The protection of about 48 million acres of prime farmland from damage by coal strip miners has become the subject of a heated debate for the Reagan administration, Congress and environmentalists.

Secretary James G. Watt's mining-oriented Interior Department and the soil-protection aims of Secretary John R. Block's Agriculture Department are clashing.

Agriculture aides tell of pressure by Interior to modify its position. But they say that Block will notify Watt by a Monday deadline that he continues to support strict regulation of mining on the best farmlands.

Meanwhile, at least two dozen Democratic and Republican members of Congress are urging Watt to adopt a regulation he earlier voided, requiring mining companies to assure that prime farmland will be restored to full productivity before they can get coal-stripping permits.

At stake are roughly 48 million richly productive acres, more than half in the Midwest and Great Plains, under which lie an estimated 22.2 billion tons of coal, much of it within easy reach of modern stripping equipment.

Concern over the mining issue is heightened among farm and conservation groups by the annual loss of about 1 million acres of prime land to housing and commercial development, highways and federal projects.

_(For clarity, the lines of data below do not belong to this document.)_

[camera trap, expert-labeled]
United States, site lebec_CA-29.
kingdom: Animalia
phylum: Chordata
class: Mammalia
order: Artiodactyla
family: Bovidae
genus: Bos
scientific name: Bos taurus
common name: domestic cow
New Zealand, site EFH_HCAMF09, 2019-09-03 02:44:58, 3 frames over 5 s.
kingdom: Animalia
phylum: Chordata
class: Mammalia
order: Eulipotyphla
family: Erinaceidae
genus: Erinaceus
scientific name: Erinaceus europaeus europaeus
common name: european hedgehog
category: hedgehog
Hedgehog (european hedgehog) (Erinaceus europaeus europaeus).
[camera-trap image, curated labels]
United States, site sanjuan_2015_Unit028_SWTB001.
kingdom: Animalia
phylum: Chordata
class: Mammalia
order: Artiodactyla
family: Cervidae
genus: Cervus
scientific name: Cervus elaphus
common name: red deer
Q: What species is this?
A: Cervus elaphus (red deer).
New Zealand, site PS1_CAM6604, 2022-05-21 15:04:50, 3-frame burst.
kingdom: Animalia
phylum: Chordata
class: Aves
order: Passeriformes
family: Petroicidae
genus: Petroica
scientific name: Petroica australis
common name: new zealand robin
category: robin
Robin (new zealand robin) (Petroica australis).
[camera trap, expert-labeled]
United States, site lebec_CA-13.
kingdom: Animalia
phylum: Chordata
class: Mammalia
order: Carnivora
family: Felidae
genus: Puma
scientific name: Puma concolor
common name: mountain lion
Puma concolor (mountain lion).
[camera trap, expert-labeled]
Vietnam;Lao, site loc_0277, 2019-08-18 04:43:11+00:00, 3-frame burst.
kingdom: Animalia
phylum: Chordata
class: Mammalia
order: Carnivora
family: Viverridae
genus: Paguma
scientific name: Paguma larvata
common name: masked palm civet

Despite mining industry claims, soil conservation experts at the USDA are skeptical that much of the land could be returned to equal productivity once it has been mined.

Congress thought it had put the issue to rest in 1977 when it passed a strip-mine-control law. Environmentalists and some farm-state legislators wanted to ban stripping on prime farmland because of fears that it could not be reclaimed adequately.

In a bow to industry, Congress allowed existing stripping operations to continue on prime lands. But it required mining firms to show, after a "grandfather" period, that such stripped land could be brought back to full productivity.

Using an approach devised in 1979 by the GOP administration of Gov. James R. Thompson in Illinois, the Carter administration proposed that the grandfather period end this August, five years after passage of the law.

Block, then Illinois agriculture secretary, strongly supported the five-year cutoff as a means of providing protection for some 9.5 million acres of prime farmland in that state. Last year, as chief federal agriculture executive, Block reiterated his position in a message to Watt.

But Watt contended that Congress had not been specific in defining the grandfather period and ordered that the Carter-era regulation be suspended and more public comment obtained.

Dean Hunt, an official at Interior's Office of Surface Mining, said, "Everybody was in a quandary over this ....It was a midnight rule-making by the Carter administration. But there is no date in the law and we felt the legislative record did not support the August, 1982, cutoff."

The protesting legislators contend that there was no doubt of congressional intent on the five-year exemption period. In 1980, led by Sen. Dale Bumpers (D-Ark.), the Senate voted 84 to 1 to impose the August, 1982, cutoff. No House action was taken on the issue.

Bumpers and Sen. Charles H. Percy (R-Ill.), in a letter to Watt this week, said they were "disappointed" in the secretary's handling of the cutoff. A similar letter from a bipartisan group of more than 20 House members, led by Reps. Jim Jeffords (R-Vt.) and Ed Jones (D-Tenn.), urged OSM Director James Harris to stick with the August cutoff.